Open mrchristian opened 1 year ago
@Mahvish will run the HTML zo Markdown Python script - once she has joined the semanticClimate GitHub organisation. The repository with the script is linked above and the script can be found in the python directory. I will pass along instructions for use from Simon Bowie.
Quote from Simon Bowie:
I wrote a relatively basic Python script (https://github.com/SimonXIX/quarto_semanticclimate/blob/main/python/quarto_markdown.py) which takes HTML as input, processes the HTML, converts it to Markdown, and then processes the Markdown before outputting to a .qmd file.
The HTML generated from the IPCC report was fairly messy so various bits of processing were required on the HTML to convert the styles in the header to HTML styles that the Markdown converter could understand. The processing on the Markdown is to tidy it up and make the converted text look better in Markdown format.

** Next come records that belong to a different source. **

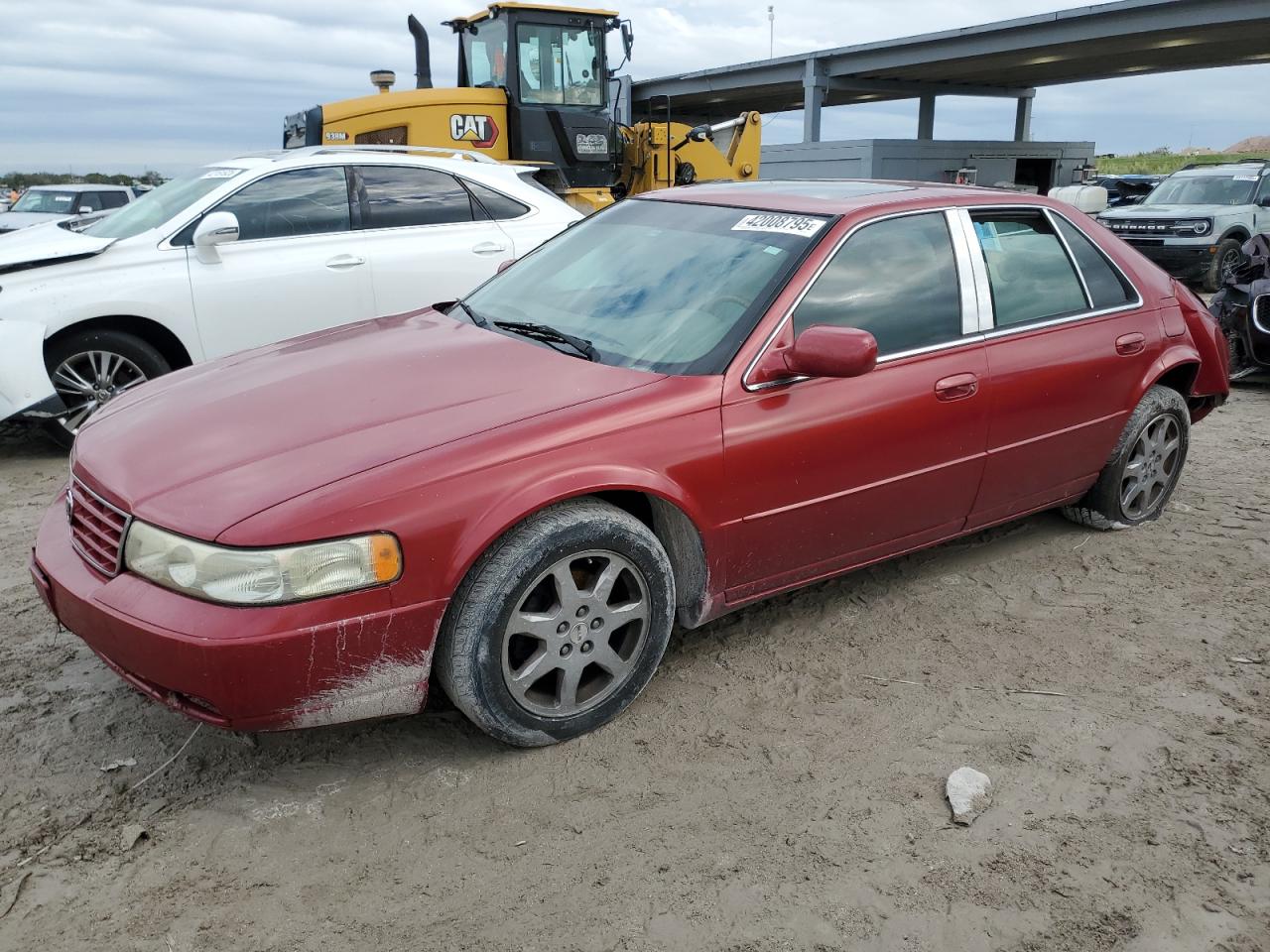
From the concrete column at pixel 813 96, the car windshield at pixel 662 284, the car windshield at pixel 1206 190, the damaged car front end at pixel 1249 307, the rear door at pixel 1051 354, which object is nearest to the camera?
the car windshield at pixel 662 284

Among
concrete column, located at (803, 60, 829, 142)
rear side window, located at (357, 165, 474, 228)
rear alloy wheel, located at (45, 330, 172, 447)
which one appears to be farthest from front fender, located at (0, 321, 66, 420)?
concrete column, located at (803, 60, 829, 142)

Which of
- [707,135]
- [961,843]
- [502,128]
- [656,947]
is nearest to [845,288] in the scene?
[961,843]

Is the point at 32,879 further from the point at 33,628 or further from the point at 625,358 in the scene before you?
the point at 625,358

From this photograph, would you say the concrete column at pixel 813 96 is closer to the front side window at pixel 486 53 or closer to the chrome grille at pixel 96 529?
the front side window at pixel 486 53

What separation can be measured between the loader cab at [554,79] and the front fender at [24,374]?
6297 millimetres

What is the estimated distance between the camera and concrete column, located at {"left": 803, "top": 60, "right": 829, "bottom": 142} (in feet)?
91.4

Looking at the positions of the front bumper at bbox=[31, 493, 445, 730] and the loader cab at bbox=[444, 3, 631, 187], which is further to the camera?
the loader cab at bbox=[444, 3, 631, 187]

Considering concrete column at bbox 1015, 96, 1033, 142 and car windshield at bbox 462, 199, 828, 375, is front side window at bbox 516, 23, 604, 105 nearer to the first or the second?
car windshield at bbox 462, 199, 828, 375

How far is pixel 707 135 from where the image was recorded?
1316cm

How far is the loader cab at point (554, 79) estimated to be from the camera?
10992mm

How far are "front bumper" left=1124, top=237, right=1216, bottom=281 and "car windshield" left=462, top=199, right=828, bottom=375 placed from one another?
1136 cm

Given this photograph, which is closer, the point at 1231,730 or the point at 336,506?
the point at 336,506

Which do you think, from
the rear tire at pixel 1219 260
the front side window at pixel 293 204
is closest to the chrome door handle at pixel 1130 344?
the front side window at pixel 293 204

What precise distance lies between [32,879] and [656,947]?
58.3 inches
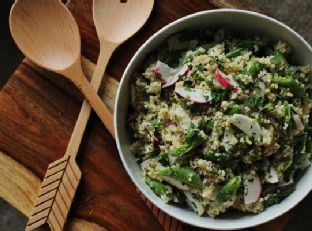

At the most basic level, the HTML to Markdown conversion is done using the markdownify module: https://pypi.org/project/markdownify/
This is run using python3 ./python/quarto_markdown.py
.
The input I used was https://github.com/petermr/semanticClimate/blob/main/ipcc/ar6/syr/lr/html/fulltext/groups_groups.html and the output can be seen through Quarto rendering at https://simonxix.github.io/quarto_semanticclimate/groups_groups.html
End quote
Hi @06maHi do you want to have a go at running the Python script Simon Bowie has added here, you can fork this repo if you like. Please feel free to ask any questions or reach out for help if you need it. You dont need to run Quarto as well - but you can if you like - info here https://nfdi4culture.github.io/FSCI-Class-Publishing-from-Collections/#_5_0
hello @mrchristian I have installed markdownify package to convert html into markdown. Let me know if this is the correct one. Also I will need some help using it.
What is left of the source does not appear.